The unanswered, rueful question that hangs on soundwaves.

TWO

The Child Waiting for Princess Ulla

The little boy is playing among the ruins of the old castle. He is absorbed in building houses with the stones he picks up from the ground. Deniz is watching his son. The sun setting over the ocean drives shafts of light that change from yellow to orange, pink to purple, over the ruined towers of the Devil’s Castle. Then a milky-grey twilight … The season of white nights…

Deniz likes this place. This feeling of timelessness, the sound of the waves that break white against the rocks without disturbing the silence, the mystery of the ruined castle, the solitude, the lack of people, the feeling of being cut off from the world and from time. He and Bjørn come a lot. ‘I was just a little older than you when I first came here,’ he explains to his son in his broken Norwegian. ‘My father said that this place was the Devil’s Castle. I wanted to see the Devil, so I … How do you say it? You know when you repeat “I want, I want”, keep on wanting the same old thing?’
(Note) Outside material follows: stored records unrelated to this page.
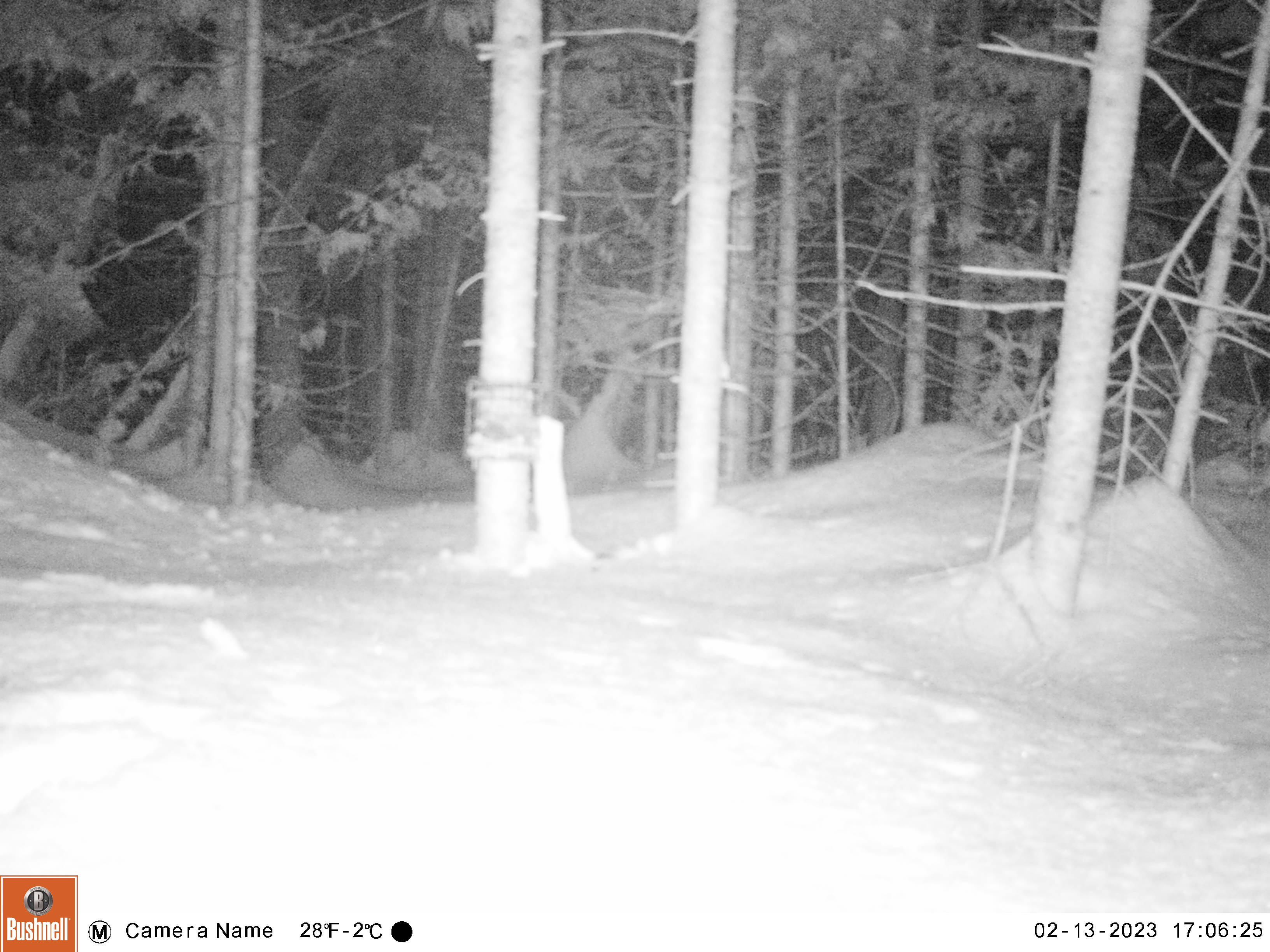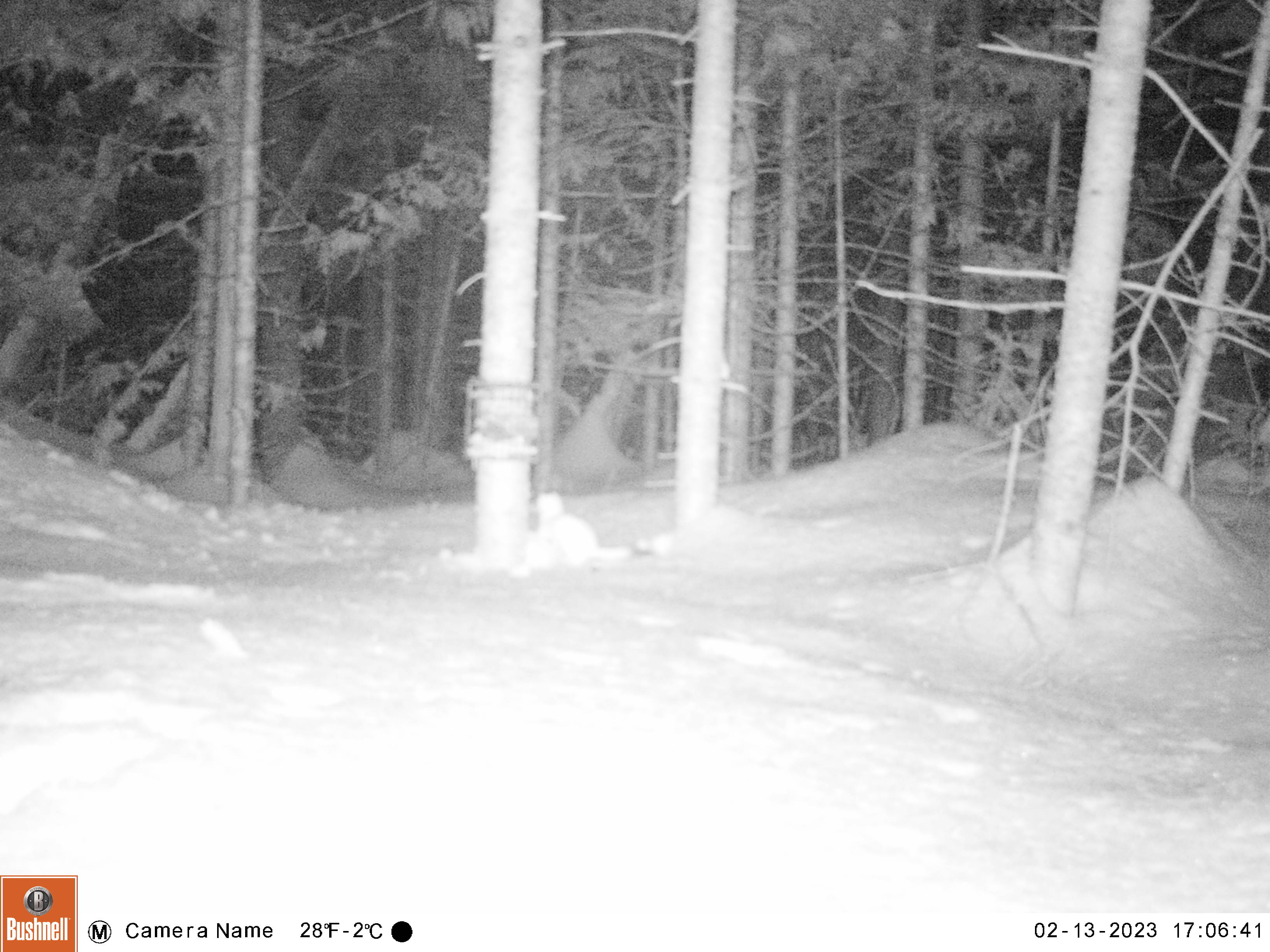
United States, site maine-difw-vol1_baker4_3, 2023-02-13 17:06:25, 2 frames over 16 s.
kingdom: Animalia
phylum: Chordata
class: Mammalia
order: Carnivora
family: Mustelidae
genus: Mustela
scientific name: Mustela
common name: weasel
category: weasel sp.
Weasel sp. (weasel) (Mustela).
‘It’s called insisting. See, I know better than you. So did you see the Devil, Daddy? And was his castle fallen down like this back then?’

‘Yes, it has always been like this. Devils like ruined castles. My parents were in a hurry to get back to the opposite shore to continue the journey. They didn’t let me climb up. So I promised myself that when I grew up I would come here and meet the Devil.’

‘And you kept your promise and came back, didn’t you, Daddy?’

‘Yes, I kept my promise.’

The child wants his father to recount yet again the beautiful story he never tires of hearing.

‘Come on, Daddy. Tell me. The Devil had shut the beautiful Princess in his castle. The Princess used to cry at night. Come on, Daddy.’

‘The Princess used to cry at night and her tears would mingle with the waves of the sea, and the fish would read her tears like letters. And then one day a fish that was caught in my net brought me news of her. He said that when the full moon hung at the top of the highest tower of the castle the Princess was going to throw herself out of the tower window.’